Le premier volet relate les guerres pour l’indépendance des peuples balkaniques. Jusqu’en 1820, chrétiens orthodoxes, catholiques arméniens, juifs et musulmans, organisés par millets (communautés confessionnelles), coexistaient depuis plus de quatre siècles au sein d’un Empire où les non-musulmans avaient des droits restreints (ils étaient notamment soumis à un impôt spécifique). Au XIXe siècle, sous l’influence des idéaux de la Révolution française, ces peuples, dotés d’une langue et d’une croyance, aspirent à l’émancipation. Les Grecs sont les premiers à mener leur révolution et, après huit ans de guerre, accèdent à l’indépendance. Un mouvement suivi par les autres peuples balkaniques. La révolte des paysans serbes (1875), l’insurrection des Bulgares (1876) et le soulèvement des Arméniens au Sassoun (1894), réprimés dans le sang par les bachibouzouks (mercenaires ottomans) et l’armée ottomane, aboutissent à la naissance de nouveaux Etats. A l’aube de la Première Guerre mondiale, les nations balkaniques brisent leur alliance contre l’oppresseur ottoman et se déchirent pour la Macédoine. Le partage des territoires en 1913 entérine les atrocités tandis que le Kosovo, foyer de la rébellion albanaise, revient à la Serbie… Plus de 400 000 personnes sont déplacées de force, des musulmans en grande majorité. « Le début de ce que nous appelons aujourd’hui le nettoyage ethnique. Ce qui s’est passé dans les années 1990est un exemple et une pratique qui a commencé à la fin du XIXe et qui a explosé au début du XXe », commente Mark Mazower.

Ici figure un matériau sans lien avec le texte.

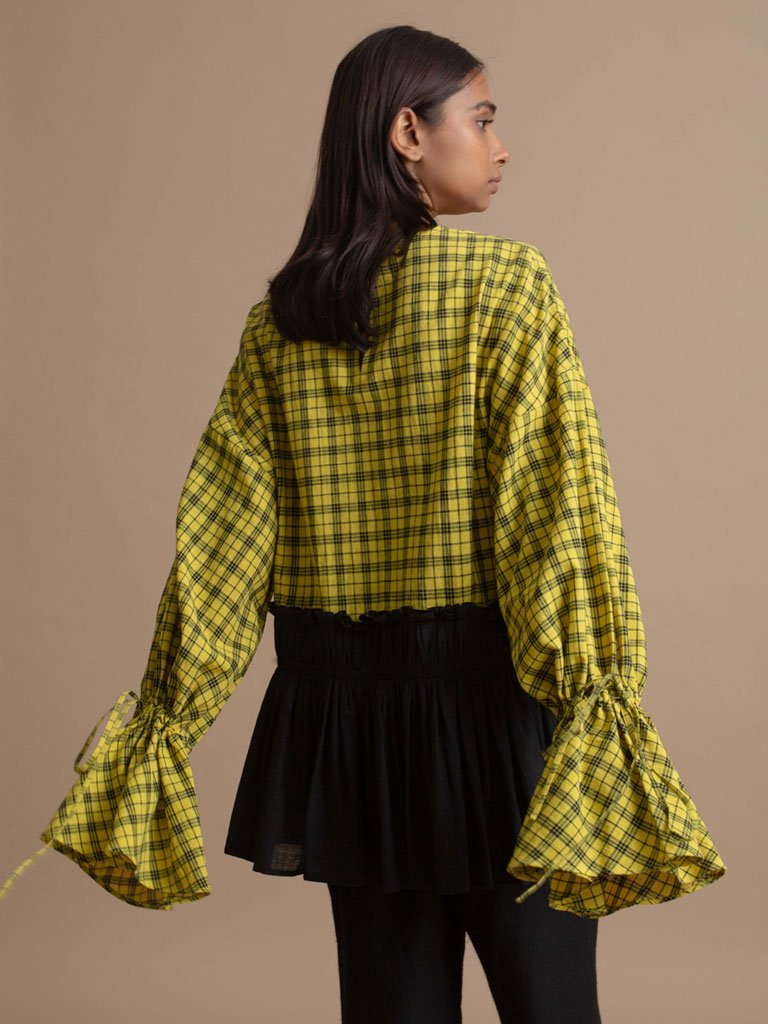 Two Tone Frill Top-TOPS-IKKIVI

La fin des Ottomans (1 & 2)

Fractures au Moyen-Orient

Le second film s’intéresse à la rupture entre Arabes et Ottomans qui sonne le glas de l’Empire. En 1915, les Jeunes-Turcs planifient le premier génocide du XXe siècle : les deux tiers de la population arménienne de Turquie sont exterminés, soit plus d’un million de personnes. Au printemps 1916, l’Empire réprime violemment le mécontentement croissant de ses provinces arabes : activistes et intellectuels sont arrêtés et pendus à Damas, Beyrouth et Jérusalem. Au mois de juin, le fils du chérif de La Mecque, Fayçal, soutenu par les Britanniques, mène la révolte contre les forces ottomanes, aux côtés de Lawrence d’Arabie. Damas tombe en 1918. De Palestine en Mésopotamie, l’armée ottomane et ses alliés allemands capitulent. La Première Guerre mondiale a précipité le déclin de l’Empire. De ses dernières provinces orientales d’Arabie (Mésopotamie, Syrie et Palestine) va naître le Moyen-Orient d’aujourd’hui : « Des frontières, des Etats, des fractures qui jamais n’ont cessé de se raviver » – des frontières imposées aux Arabes par les puissances colonisatrices. Ainsi, en 1921, un nouveau Royaume d’Irak est fondé ; à sa tête, Fayçal, prince sunnite, appelé à régner sur une majorité chiite…

Ce partage des territoires est vécu comme une humiliation par les Ottomans. Emmenée par Mustafa Kemal, une armée de libération nationale se révolte contre le pouvoir impérial. Le commandant turc s’empare de Smyrne et massacre sa population grecque. La République de Turquie est proclamée le 29 octobre 1923. Un Etat moderne et laïque, où l’identité religieuse conditionne néanmoins l’identité nationale. En 1924, près d’un million de Grecs ottomans, chrétiens, doivent quitter la Turquie ; en Grèce, 500 000 musulmans sont expulsés. « Grands oubliés du partage de l’Empire ottoman », les Kurdes, ni arabes ni turcs, sont dispersés entre l’Irak, la Syrie et la Turquie… L’Empire ottoman a disparu. Sa dislocation a transformé le Moyen-Orient en zone de conflits souvent confessionnels.